Acresce a impossibilidade de substituições até ao final dos anos 60: ou seja, um jogador entrava de início ou não jogava. Eusébio, mesmo debilitado, tinha de estar sempre em campo (como o fez, por exemplo, na final da Taça dos Clubes Campeões Europeus em 1963, na qual marcou um golo). Ademais, vivia-se num tempo em que a relevância das receitas dos jogos particulares, nomeadamente daqueles inseridos em digressões pelo estrangeiro, era muito significativa. E o cachet, para o Benfica, variava consoante a presença de Eusébio em campo ou não...

HUMILDADE E DESPORTIVISMO
A celebração, por Eusébio, da conquista da Taça dos Clubes Campeões Europeus, de tronco nu carregado em ombros, é uma imagem icónica. Com uma das suas mãos, enfiada nos calções, agarrava a camisola de Di Stéfano. A blanca do seu ídolo no futebol era, para o moçambicano, tão valiosa quanto a conquista da prova europeia, não obstante a sua participação decisiva no desfecho do encontro. Outro gesto do astro do Benfica por todos recordado foi o cumprimento a Stepney, guarda-redes do Manchester United, pela defesa a remate isolado, próximo do derradeiro apito, que daria a vitória ao Benfica na final da Taça dos Clubes Campeões Europeus em 1968.
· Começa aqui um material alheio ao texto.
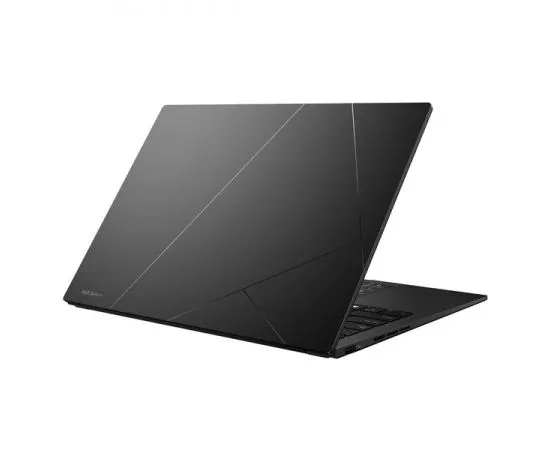 Ноутбук ASUS UM3406KA-PP181 (90NB14U1-M00AL0), фото 3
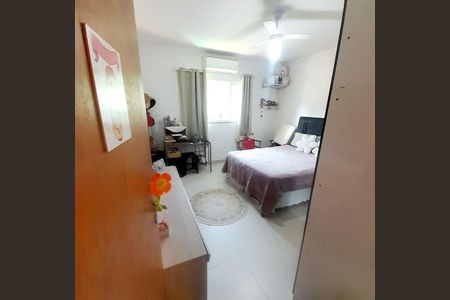 Casa à venda com 2 quartos, 88m² em Vargem Grande, Rio de Janeiro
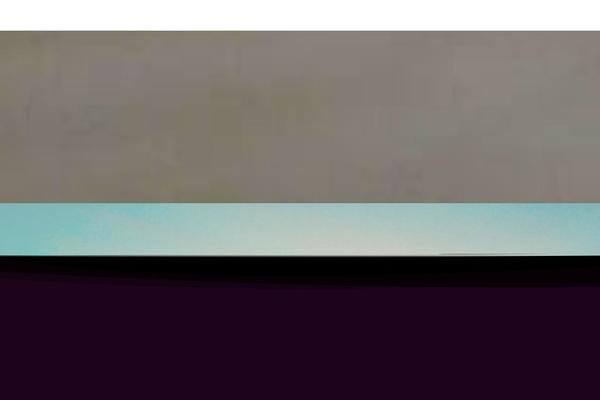 Site using Fluentform plugin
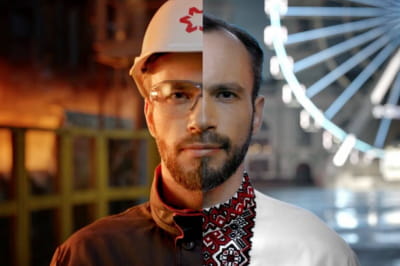 Група "Метінвест"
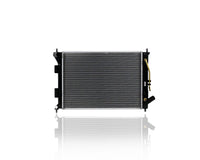 RADIATOR KOYORAD - A13333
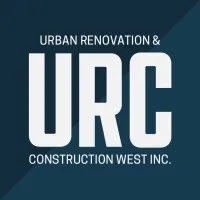 URC West, Inc. - aka: Urban Renovation & Construction West, Inc.
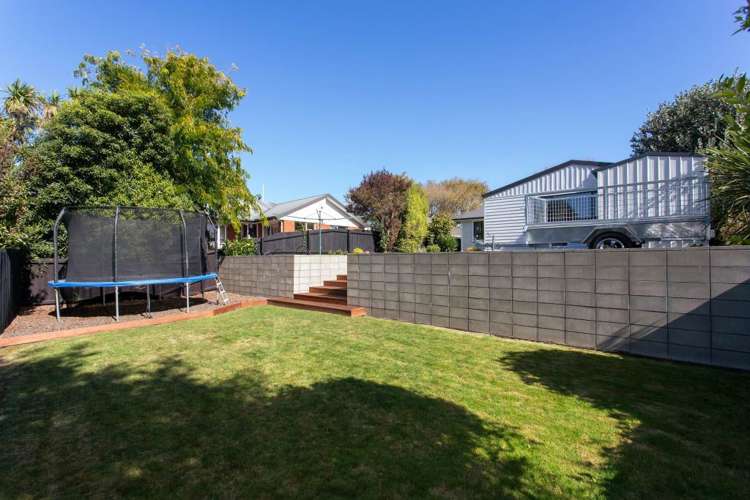 177 Hoon Hay Road Hoon Hay_18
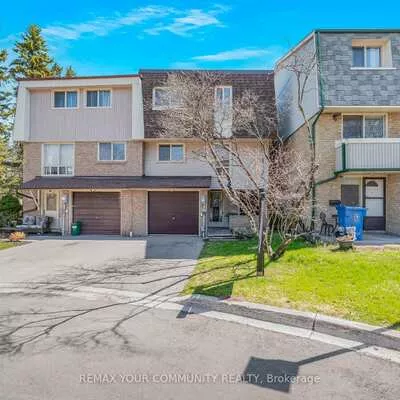 97, Poplar, Aurora Highlands, Aurora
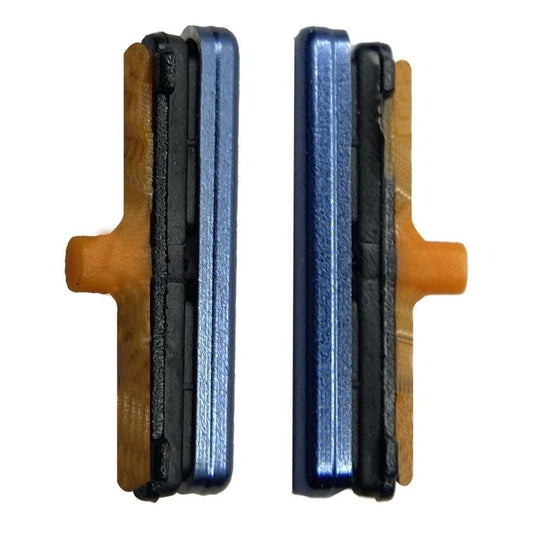 Power Button Outer for Samsung Galaxy S9 Plus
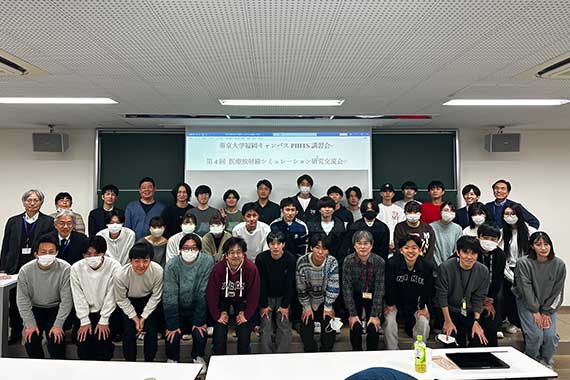 当日の様子08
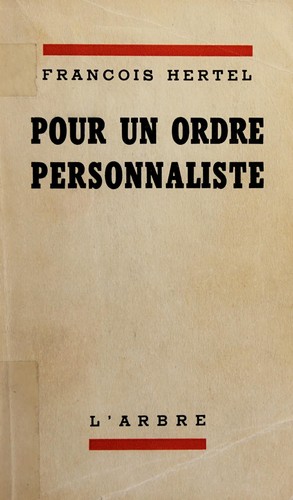 Cover for British foreign policy since Versailles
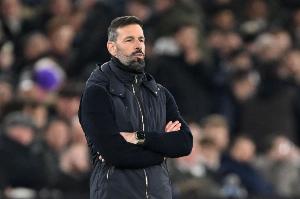 talkSPORT：莱斯特城预计今夏解雇范尼，李-卡斯利和小法是候选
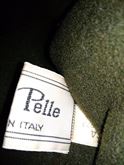 Foto 5 Giacca pelle taglia 48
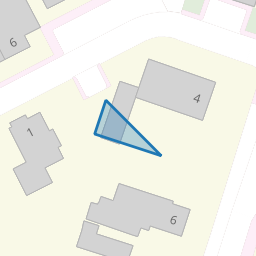 Perceel RTE00-H-7261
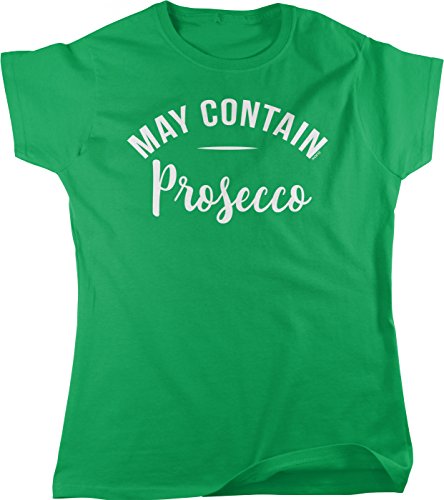 NOFO_01401_WomenTee_XL_Kelly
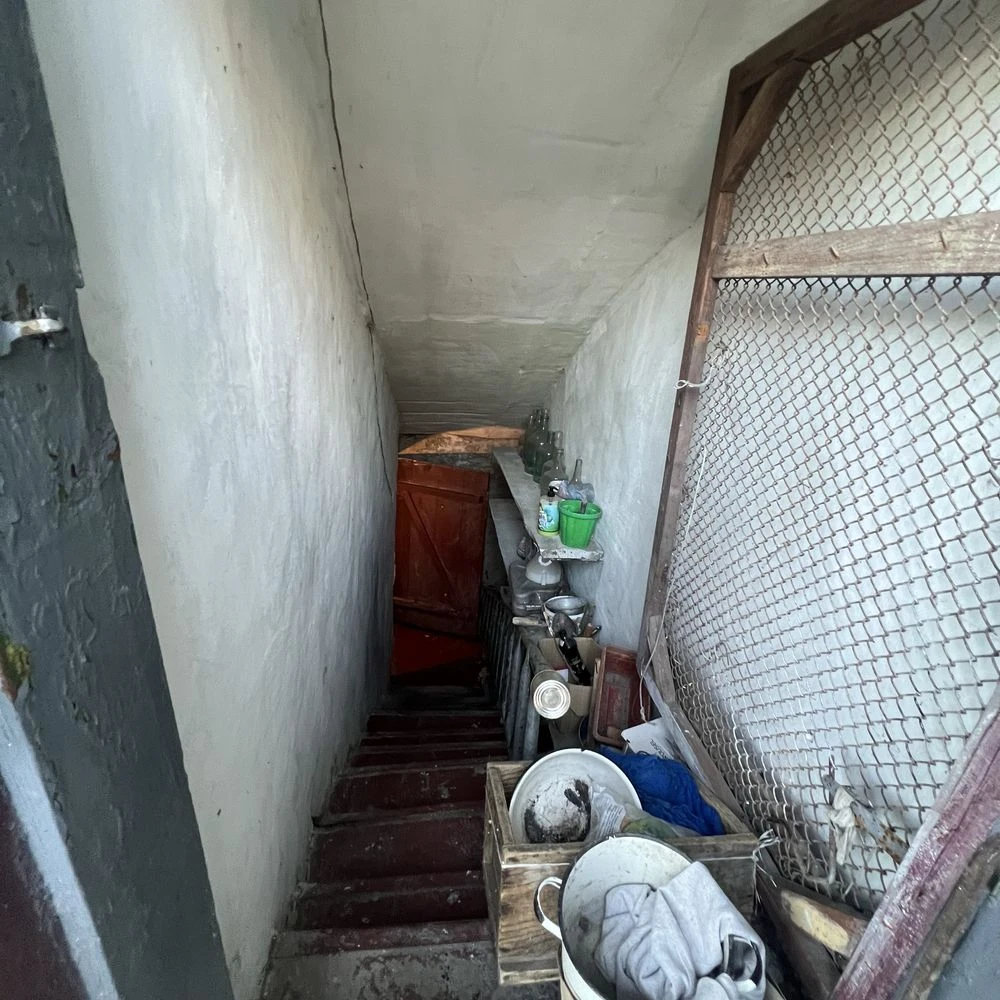 Продається будинок в м.Городище, Черкаська обл.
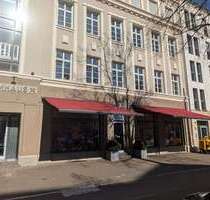 Büro in Saarbrücken 1.950,00 € 146 m²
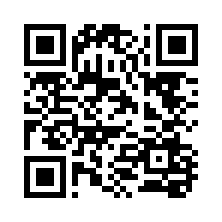 QR Code for 1Mge6qvsq6XTkRLi86EEY4Vryis2mfszKv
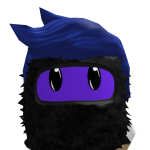 @NuggetSizer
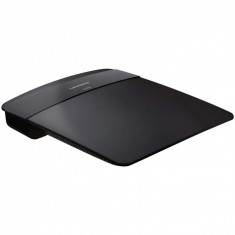 ROUTER WLESS LINKSYS E1200-EE foto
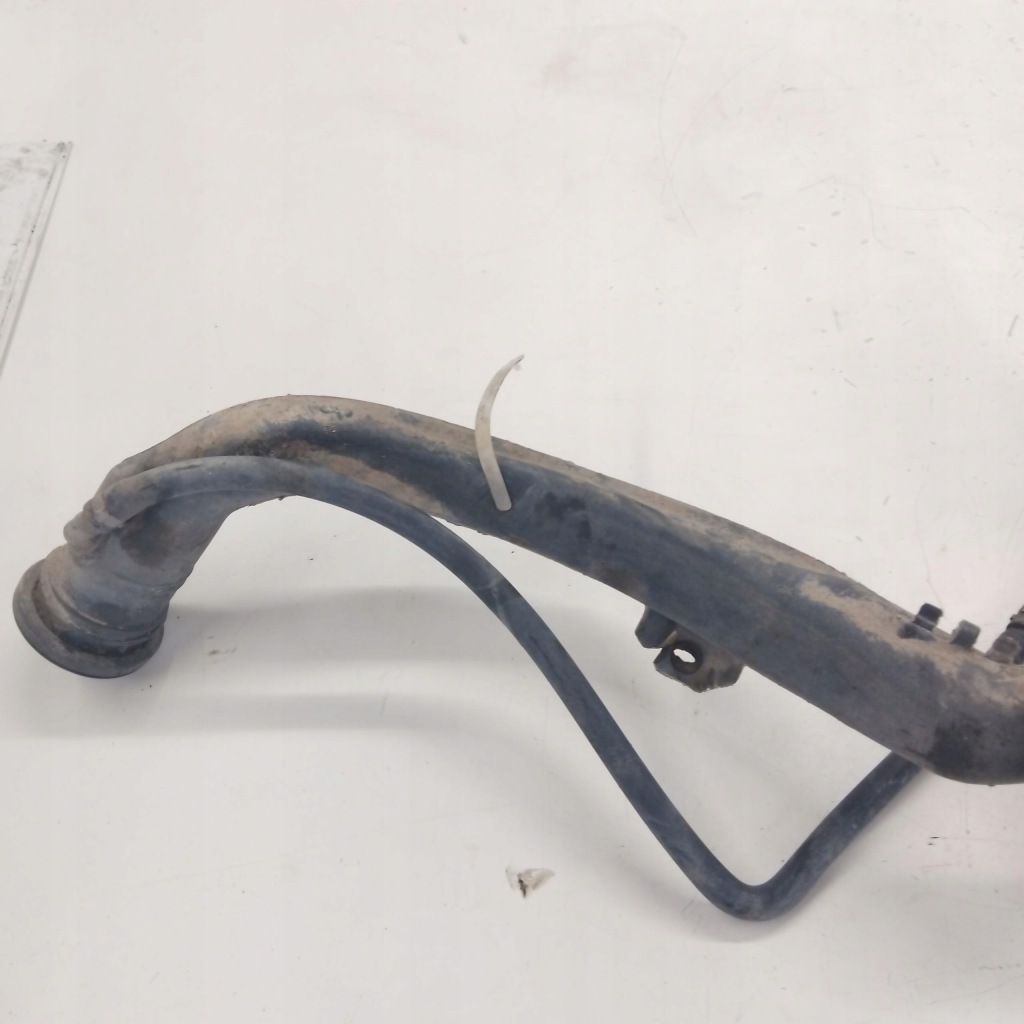 Купить Scudo jumpy expert 1 рестайлинг  1.9 d wjz dw8 95-06 труба заливной топлива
Estes são apenas dois dos muitos episódios reveladores da personalidade de Eusébio, por todos reconhecida e apreciada, até por adversários bastas vezes "castigados", em campo, pela genialidade do símbolo do Benfica.

HOMENAGEM EM VIDA E MORTE
Eusébio faleceu em 5 de janeiro de 2014, tinha 71 anos. A romaria de milhares de benfiquistas ao Estádio da Luz, ao longo desse dia e do seguinte, foi impressionante. Assim como o foi a presença de tantos milhares de adeptos nas ruas de Lisboa para acompanharem o cortejo fúnebre. As homenagens prestadas por clubes de todo o mundo fizeram jus a um dos mais formidáveis jogadores da história do futebol. As realizadas por Real Madrid e Manchester United sobressaíram entre as demais.
Diz-se, no entanto, que as homenagens devem ser feitas em vida. Eusébio teve muitas e mereceu-as todas. Embaixador do Benfica e da seleção nacional, foi imensamente acarinhado por adeptos locais onde quer que se deslocou no estrangeiro. O Benfica criou a Eusébio Cup, dedicou-lhe um espaço exclusivo no museu e erigiu uma estátua, inaugurada em 1992 por ocasião do 50.º aniversário da maior figura do Clube, que ainda hoje é cenário preferencial de fotografias no Estádio da Luz.
O enorme Benfica tornou-se ainda maior com Eusébio. Uma lenda, um mito, protagonista de incontáveis feitos extraordinários e bem reais. Obrigado!"